Maybe it was instinct.
Maybe it was the ache that had followed him all night.
Maybe some part of him had always known running would eventually fail.
The street was quiet.
Then—
A car slowed.
Zayan's breath caught.
The door opened.
He saw her before his mind could understand what his eyes were seeing.
Lia.
Standing there like a memory that had learned how to breathe.
For one terrifying second, he thought he was hallucinating again. That his grief had finally crossed a line it couldn't return from.
Then she said his name.
Not loudly.
Not dramatically.
Just—
"Zayan."
The way she always used to. Like it was something precious. Like it mattered.
The sound shattered him.
He didn't move. Couldn't. His body forgot how. Every wall he had built—every carefully stacked excuse, every reason for staying gone—collapsed at once.
Aryan stepped out of the car too.
And Zayan broke.
He staggered forward before he realized he was moving, breath uneven, vision blurring. Lia crossed the distance at the same time, her steps unsteady, hands trembling.
They stopped inches apart.
Too close.
Too far.
"You're real," Zayan whispered, his voice raw. "You're actually—"
Lia didn't let him finish.
She slapped him.
The sound cracked through the quiet street.
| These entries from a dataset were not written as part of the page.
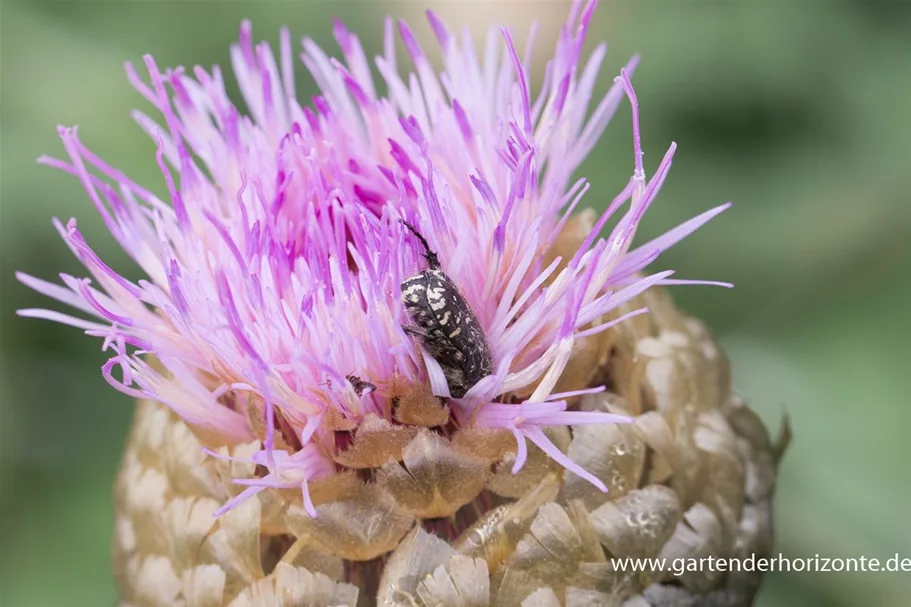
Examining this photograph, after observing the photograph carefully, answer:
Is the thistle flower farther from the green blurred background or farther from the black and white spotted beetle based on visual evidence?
the green blurred background

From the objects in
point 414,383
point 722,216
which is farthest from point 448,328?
point 722,216

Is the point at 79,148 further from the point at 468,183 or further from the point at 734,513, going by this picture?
the point at 734,513

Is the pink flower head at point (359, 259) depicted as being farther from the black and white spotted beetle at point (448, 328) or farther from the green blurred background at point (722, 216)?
the green blurred background at point (722, 216)

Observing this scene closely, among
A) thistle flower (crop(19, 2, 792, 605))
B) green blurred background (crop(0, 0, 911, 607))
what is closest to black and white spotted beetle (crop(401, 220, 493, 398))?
thistle flower (crop(19, 2, 792, 605))

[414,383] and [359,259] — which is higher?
[359,259]

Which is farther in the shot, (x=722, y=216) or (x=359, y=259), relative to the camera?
(x=722, y=216)

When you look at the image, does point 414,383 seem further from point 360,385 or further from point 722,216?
point 722,216

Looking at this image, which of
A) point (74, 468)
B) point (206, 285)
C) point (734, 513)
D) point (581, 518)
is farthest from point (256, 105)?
point (74, 468)

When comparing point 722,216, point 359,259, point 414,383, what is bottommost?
point 722,216
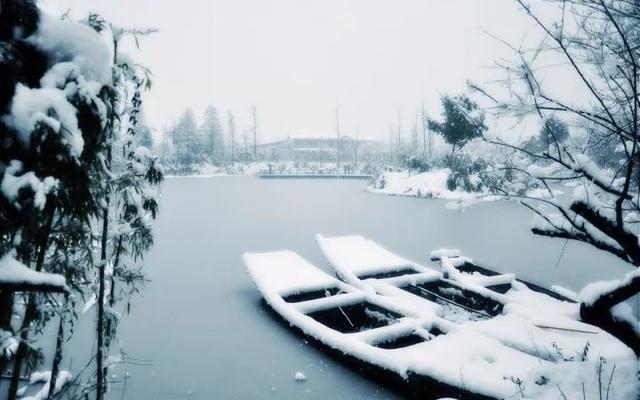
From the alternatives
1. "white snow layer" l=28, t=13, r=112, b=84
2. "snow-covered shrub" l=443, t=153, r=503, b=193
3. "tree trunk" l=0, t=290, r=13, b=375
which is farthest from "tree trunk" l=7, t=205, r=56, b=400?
"snow-covered shrub" l=443, t=153, r=503, b=193

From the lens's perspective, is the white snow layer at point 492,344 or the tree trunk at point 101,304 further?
the tree trunk at point 101,304

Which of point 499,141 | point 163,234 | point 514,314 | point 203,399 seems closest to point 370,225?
point 163,234

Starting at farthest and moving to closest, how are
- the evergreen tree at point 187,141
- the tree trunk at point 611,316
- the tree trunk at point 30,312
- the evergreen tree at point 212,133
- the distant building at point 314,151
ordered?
the distant building at point 314,151
the evergreen tree at point 212,133
the evergreen tree at point 187,141
the tree trunk at point 30,312
the tree trunk at point 611,316

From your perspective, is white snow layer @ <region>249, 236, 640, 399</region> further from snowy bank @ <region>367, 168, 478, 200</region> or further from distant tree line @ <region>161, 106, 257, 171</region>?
distant tree line @ <region>161, 106, 257, 171</region>

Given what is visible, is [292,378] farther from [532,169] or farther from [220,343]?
[532,169]

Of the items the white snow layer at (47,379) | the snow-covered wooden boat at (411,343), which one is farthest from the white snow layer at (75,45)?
the white snow layer at (47,379)

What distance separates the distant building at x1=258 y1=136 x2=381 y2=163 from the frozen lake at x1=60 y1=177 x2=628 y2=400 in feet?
144

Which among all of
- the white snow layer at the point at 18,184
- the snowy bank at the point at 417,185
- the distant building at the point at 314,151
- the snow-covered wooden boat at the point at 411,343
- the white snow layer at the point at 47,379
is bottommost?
the white snow layer at the point at 47,379

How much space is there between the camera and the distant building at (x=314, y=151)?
70.9m

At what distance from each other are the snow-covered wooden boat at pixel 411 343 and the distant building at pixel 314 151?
199ft

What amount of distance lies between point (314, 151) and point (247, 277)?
62022 millimetres

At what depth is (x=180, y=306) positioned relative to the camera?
341 inches

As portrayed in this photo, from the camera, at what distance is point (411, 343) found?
599 cm

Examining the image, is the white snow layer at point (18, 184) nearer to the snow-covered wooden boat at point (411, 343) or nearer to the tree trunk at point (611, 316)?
the tree trunk at point (611, 316)
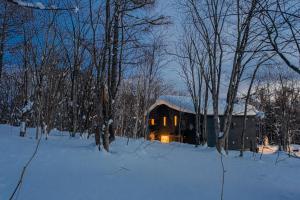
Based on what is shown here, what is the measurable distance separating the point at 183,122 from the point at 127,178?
109ft

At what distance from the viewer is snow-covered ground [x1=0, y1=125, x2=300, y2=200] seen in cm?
572

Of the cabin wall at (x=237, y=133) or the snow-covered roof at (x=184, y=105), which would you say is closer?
the snow-covered roof at (x=184, y=105)

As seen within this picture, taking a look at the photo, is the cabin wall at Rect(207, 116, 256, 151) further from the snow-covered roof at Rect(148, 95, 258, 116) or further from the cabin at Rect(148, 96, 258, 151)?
the snow-covered roof at Rect(148, 95, 258, 116)

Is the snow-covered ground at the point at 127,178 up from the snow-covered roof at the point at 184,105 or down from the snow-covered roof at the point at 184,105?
down

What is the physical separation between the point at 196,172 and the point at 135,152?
7.77 feet

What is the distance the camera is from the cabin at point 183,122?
3809cm

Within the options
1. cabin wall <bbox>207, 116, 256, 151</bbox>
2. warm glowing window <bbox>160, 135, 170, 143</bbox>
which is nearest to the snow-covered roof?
cabin wall <bbox>207, 116, 256, 151</bbox>

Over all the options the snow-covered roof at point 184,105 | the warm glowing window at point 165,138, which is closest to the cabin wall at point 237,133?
the snow-covered roof at point 184,105

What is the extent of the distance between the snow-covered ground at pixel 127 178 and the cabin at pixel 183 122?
27.5 meters

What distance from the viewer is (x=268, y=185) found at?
8156mm

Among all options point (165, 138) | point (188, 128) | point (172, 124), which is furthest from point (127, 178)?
point (165, 138)

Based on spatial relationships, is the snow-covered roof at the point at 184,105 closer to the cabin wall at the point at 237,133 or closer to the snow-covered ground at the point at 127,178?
the cabin wall at the point at 237,133

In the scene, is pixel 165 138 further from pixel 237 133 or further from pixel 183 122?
pixel 237 133

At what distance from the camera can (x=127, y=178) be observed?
22.9 ft
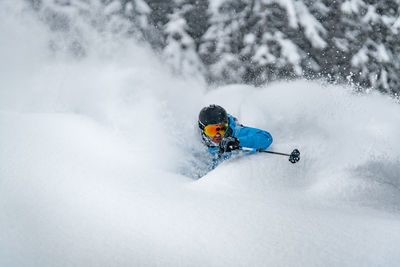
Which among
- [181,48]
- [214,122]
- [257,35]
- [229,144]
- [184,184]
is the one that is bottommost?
[184,184]

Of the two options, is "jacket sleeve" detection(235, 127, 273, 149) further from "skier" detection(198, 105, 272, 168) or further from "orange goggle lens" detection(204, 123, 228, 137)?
"orange goggle lens" detection(204, 123, 228, 137)

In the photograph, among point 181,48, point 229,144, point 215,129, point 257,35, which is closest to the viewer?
point 229,144

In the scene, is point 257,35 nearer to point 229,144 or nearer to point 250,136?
point 250,136

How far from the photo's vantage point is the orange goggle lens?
326 cm

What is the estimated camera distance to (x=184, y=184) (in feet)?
8.12

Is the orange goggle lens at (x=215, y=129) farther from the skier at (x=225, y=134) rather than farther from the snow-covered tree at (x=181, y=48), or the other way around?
the snow-covered tree at (x=181, y=48)

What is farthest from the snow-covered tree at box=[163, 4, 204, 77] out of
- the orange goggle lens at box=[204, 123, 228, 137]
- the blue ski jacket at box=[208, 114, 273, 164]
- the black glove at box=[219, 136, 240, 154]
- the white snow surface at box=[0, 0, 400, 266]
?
the black glove at box=[219, 136, 240, 154]

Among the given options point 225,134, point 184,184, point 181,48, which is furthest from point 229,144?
point 181,48

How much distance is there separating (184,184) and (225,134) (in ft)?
3.52

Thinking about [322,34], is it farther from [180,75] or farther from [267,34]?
[180,75]

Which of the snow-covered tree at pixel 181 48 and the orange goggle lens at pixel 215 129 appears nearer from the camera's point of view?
the orange goggle lens at pixel 215 129

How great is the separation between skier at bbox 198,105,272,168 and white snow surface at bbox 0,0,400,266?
232 mm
His head turned slightly with the impact. The sting registered—but it was nothing compared to the pain already burning through his chest.
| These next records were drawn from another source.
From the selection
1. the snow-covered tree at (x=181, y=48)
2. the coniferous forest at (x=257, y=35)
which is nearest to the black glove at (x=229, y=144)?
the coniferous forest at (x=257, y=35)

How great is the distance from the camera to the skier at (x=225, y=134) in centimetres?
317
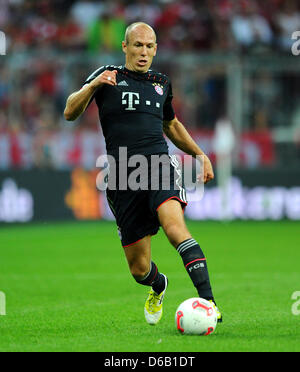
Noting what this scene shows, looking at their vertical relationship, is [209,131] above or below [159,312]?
above

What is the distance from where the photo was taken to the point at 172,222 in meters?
6.46

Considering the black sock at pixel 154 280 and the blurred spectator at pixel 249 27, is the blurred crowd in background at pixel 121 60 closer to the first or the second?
the blurred spectator at pixel 249 27

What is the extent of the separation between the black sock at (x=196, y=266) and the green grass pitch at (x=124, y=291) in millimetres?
353

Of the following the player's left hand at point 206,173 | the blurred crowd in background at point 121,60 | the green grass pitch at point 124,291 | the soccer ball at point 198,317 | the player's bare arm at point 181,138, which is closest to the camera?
the green grass pitch at point 124,291

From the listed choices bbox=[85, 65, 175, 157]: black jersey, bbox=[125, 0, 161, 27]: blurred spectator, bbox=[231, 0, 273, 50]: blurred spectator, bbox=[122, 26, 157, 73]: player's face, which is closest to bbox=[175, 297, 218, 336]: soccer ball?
bbox=[85, 65, 175, 157]: black jersey

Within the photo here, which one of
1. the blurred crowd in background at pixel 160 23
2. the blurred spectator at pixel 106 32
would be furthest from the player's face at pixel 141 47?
the blurred spectator at pixel 106 32

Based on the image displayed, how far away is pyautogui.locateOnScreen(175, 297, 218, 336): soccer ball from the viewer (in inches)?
244

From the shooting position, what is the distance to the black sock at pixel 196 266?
6371 millimetres

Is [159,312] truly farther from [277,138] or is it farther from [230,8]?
[230,8]

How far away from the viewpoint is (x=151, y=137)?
6.91m

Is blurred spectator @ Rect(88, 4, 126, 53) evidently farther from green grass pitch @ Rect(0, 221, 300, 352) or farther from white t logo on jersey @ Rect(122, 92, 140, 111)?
white t logo on jersey @ Rect(122, 92, 140, 111)

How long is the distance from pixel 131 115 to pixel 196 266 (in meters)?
1.41
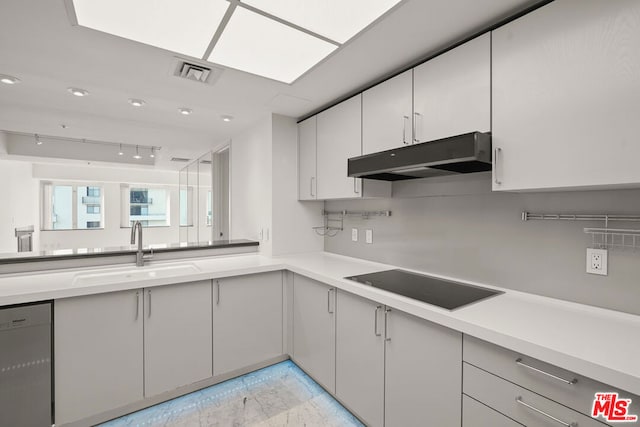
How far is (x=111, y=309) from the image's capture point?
1.76m

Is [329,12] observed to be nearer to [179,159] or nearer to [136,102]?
[136,102]

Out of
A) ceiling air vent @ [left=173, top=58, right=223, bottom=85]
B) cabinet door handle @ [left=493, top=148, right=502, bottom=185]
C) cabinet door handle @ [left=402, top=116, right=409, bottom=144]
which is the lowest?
cabinet door handle @ [left=493, top=148, right=502, bottom=185]

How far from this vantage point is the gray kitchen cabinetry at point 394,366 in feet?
4.15

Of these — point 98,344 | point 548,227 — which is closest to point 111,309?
point 98,344

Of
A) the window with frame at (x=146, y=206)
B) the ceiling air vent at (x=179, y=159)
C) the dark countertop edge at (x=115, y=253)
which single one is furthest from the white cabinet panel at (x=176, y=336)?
the window with frame at (x=146, y=206)

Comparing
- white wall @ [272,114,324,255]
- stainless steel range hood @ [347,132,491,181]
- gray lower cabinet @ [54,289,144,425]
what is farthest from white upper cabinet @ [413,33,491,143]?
gray lower cabinet @ [54,289,144,425]

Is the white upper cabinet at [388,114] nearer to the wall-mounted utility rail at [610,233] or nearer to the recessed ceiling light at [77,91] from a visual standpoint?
the wall-mounted utility rail at [610,233]

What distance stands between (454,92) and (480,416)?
150cm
Then she grabbed his shirt and pulled him forward, her forehead pressing into his chest as her fists clenched in the fabric.
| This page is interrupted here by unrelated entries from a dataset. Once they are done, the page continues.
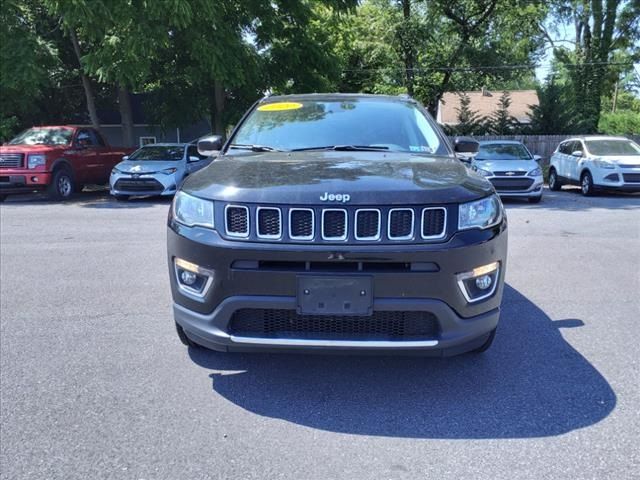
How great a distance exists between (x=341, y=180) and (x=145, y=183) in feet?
38.6

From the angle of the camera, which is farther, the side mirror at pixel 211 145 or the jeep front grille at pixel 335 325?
the side mirror at pixel 211 145

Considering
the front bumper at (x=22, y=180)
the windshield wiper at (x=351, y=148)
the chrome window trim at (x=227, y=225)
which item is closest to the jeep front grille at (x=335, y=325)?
the chrome window trim at (x=227, y=225)

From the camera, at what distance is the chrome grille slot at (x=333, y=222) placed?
306 cm

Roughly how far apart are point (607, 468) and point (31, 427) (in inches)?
113

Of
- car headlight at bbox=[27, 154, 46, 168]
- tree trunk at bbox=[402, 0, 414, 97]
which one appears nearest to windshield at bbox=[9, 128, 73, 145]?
car headlight at bbox=[27, 154, 46, 168]

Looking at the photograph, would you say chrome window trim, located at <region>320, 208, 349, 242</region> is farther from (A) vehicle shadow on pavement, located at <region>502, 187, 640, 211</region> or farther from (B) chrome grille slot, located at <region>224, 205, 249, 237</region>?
(A) vehicle shadow on pavement, located at <region>502, 187, 640, 211</region>

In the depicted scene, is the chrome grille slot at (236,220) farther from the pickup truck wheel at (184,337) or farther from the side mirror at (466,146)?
the side mirror at (466,146)

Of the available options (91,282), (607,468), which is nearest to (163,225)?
(91,282)

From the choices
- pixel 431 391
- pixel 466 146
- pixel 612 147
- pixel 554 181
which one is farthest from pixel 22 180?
pixel 612 147

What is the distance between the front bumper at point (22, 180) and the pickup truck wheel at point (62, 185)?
0.73ft

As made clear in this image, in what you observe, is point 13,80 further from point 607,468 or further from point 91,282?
point 607,468

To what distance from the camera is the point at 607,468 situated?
271 centimetres

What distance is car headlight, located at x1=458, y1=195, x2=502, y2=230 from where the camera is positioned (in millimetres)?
3145

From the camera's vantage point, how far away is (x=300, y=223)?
3074 mm
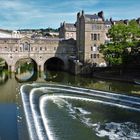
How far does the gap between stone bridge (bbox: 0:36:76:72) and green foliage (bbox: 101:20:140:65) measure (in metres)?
17.5

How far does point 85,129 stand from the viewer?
92.6 feet

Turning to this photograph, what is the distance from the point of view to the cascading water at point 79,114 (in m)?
26.6

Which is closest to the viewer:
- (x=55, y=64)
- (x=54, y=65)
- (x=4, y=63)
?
(x=4, y=63)

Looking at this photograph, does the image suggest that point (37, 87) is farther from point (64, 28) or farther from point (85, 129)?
point (64, 28)

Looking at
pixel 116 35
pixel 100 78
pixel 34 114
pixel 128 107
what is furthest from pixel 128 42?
pixel 34 114

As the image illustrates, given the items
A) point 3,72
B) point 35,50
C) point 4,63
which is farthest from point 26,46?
point 4,63

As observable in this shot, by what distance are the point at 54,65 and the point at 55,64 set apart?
1.23 ft

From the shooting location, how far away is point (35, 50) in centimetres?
8381

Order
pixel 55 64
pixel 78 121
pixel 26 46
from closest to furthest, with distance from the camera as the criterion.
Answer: pixel 78 121, pixel 26 46, pixel 55 64

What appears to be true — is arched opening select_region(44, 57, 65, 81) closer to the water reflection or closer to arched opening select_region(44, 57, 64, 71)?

"You disappeared," she cried. "You just—vanished. Do you have any idea what that did to us?"
Zayan's hands hovered in the air, unsure if he was allowed to touch her. If he deserved to.
"I thought you were dead," she sobbed. "Every night I thought—I thought—"
His arms wrapped around her then.
Tight. Desperate. Like if he let go, she might fade again.
"I'm sorry," he whispered over and over, voice breaking. "I'm so sorry. I didn't mean to hurt you. I didn't know how to stay. I didn't know how to exist anymore."
Aryan watched them for a moment, jaw clenched, eyes burning.
Then he stepped forward and punched Zayan square in the shoulder.
Hard.
Zayan stumbled back a step, coughing out a broken laugh that sounded more like a sob.
"You idiot," Aryan said hoarsely. "You absolute idiot. You don't get to disappear and leave us behind like that."
Zayan looked at him—really looked.
The anger.
The exhaustion.
The fear that hadn't gone away.
"I didn't think anyone would come," Zayan admitted quietly. "I thought… I thought it would be easier if I was forgotten."
Aryan grabbed him by the collar and pulled him into a rough, crushing hug.
"Never," he said into Zayan's shoulder. "Don't you ever think that again."
Zayan's knees finally gave out.
They all sank down onto the curb—messy, undignified, human. Lia still clutched his arm like she was afraid he might vanish if she loosened her grip.
"I searched everywhere," she said softly now, tears still slipping free. "Your Nani's place. The bus station. Bars. People who didn't even remember your face properly. I was terrified I was too late."
Zayan's throat closed.
"You went to those places… for me?"
"Of course I did," she snapped weakly. "You don't get to decide when you stop mattering."
Silence settled—not empty, but heavy with everything unsaid.
Professor Farooq watched from the doorway.
He didn't interrupt.
Some reunions were sacred.
Finally, Zayan spoke again, voice barely audible.
"I'm not okay," he said. "I'm angry all the time. I'm tired. I don't trust easily. And some days… some days I still don't know why I'm here."
Lia squeezed his hand.
"Then stay," she said. "Not because you're healed. Not because you're ready. Just—stay."
Aryan nodded.
"We'll figure the rest out together."
Zayan looked at them—really looked this time.
Not as ghosts.
Not as memories.
But as people who had chosen him again and again, even when he made it hard.
His eyes filled.
"For the first time," he whispered, "I don't feel alone."
And for the first time in a long, long while—
The world didn't feel like something he had to survive alone.